Texte retenu

Leur expansion a été très rapide comparée à beaucoup de pays africains. Cela s'explique par le rôle et la place du Sénégal dans le dispositif de l'administration coloniale d'une part et par une importante politique qui a eu le mérite de jeter les bases de l'épanouissement des télécommunications dans le pays d'autre part. En effet, en tant que capitale de l'AOF, le Sénégal bénéficiait des installations de télécommunication que le pouvoir colonial mettait en place pour les besoins de contrôle et de gestion de ses territoires. Après l'indépendance du pays, l'Etat hérite des réalisations coloniales en matière de télécommunications. Soucieux de préserver les acquis, il consacre une part importante de ses investissements à la réalisation d'infrastructures de télécommunications. L'Etat procéda aussi à deux grandes réformes : celle de 1983 et celle de 1996 destinées de manière générale à assainir le secteur des télécoms et à faciliter l'accès des outils de communication et principalement le téléphone au plus grand nombre.

La réforme de 1983 avait ainsi pour objectif de renforcer et de moderniser le réseau national des télécommunications. Elle a surtout permis l'éclatement de l'OPT en deux entités distinctes (l'OPCE et la Sonatel) et l'élaboration d'un plan d'urgence destiné à combler le retard du Sénégal en matière de télécommunications.

Actions à mener
a - Extrayez du texte sur les télécommunications au Sénégal le passage qui commence à « La réforme de » et se termine à « Sénégal en matière de télécommunications. ».
b - Répondez aux questions suivantes d'après le texte sur les télécommunications au Sénégal :
(i) En quelles années l'État a-t-il mené ses deux grandes réformes ?
(ii) En quelles deux entités distinctes l'OPT a-t-il été scindé par la réforme de 1983 ?
(iii) Le Sénégal était la capitale de quelle entité, désignée par son sigle ?

Items

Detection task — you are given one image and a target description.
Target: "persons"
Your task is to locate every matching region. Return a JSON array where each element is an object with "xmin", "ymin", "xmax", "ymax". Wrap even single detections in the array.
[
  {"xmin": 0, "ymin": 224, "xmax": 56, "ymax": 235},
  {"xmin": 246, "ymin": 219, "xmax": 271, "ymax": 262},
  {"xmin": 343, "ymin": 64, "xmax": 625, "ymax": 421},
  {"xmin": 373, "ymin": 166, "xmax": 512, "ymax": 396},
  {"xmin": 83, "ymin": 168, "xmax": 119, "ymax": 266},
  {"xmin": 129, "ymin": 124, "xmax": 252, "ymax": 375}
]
...
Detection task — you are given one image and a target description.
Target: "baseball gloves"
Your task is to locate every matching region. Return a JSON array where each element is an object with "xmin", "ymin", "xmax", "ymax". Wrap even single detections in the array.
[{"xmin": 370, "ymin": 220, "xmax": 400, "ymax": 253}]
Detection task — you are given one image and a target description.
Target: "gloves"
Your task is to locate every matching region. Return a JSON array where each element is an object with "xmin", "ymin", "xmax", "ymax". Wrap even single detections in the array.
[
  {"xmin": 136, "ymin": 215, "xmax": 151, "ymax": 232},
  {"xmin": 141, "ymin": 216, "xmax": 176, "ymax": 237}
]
---
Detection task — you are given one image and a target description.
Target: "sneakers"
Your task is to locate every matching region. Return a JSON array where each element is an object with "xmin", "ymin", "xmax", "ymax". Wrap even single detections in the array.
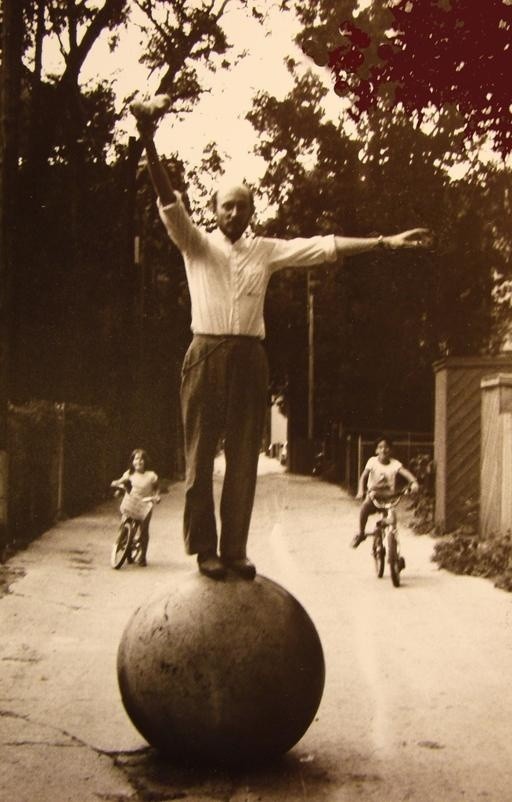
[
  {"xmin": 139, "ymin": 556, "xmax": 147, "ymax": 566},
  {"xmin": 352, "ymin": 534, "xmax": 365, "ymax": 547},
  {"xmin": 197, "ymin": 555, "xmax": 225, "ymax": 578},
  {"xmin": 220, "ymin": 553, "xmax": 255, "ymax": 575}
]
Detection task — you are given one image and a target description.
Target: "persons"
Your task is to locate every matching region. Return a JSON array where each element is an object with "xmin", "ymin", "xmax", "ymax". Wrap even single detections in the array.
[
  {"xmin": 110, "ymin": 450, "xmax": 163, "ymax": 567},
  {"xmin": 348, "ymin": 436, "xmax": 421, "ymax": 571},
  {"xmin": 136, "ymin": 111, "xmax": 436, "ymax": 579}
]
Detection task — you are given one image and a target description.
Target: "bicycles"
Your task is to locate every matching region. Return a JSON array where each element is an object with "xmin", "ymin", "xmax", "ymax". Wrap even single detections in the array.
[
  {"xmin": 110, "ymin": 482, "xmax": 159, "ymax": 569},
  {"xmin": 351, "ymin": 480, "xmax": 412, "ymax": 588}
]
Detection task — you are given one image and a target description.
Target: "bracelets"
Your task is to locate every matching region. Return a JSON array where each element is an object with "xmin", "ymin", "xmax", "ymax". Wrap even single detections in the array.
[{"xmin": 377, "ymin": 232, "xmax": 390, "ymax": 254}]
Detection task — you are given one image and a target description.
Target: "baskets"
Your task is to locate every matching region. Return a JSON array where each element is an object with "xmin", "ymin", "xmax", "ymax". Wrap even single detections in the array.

Réponses attendues
a -
La réforme de 1983 avait ainsi pour objectif de renforcer et de moderniser le réseau national des télécommunications. Elle a surtout permis l'éclatement de l'OPT en deux entités distinctes (l'OPCE et la Sonatel) et l'élaboration d'un plan d'urgence destiné à combler le retard du Sénégal en matière de télécommunications.

b -
(i) En 1983 et en 1996.
(ii) L'OPCE et la Sonatel.
(iii) L'AOF.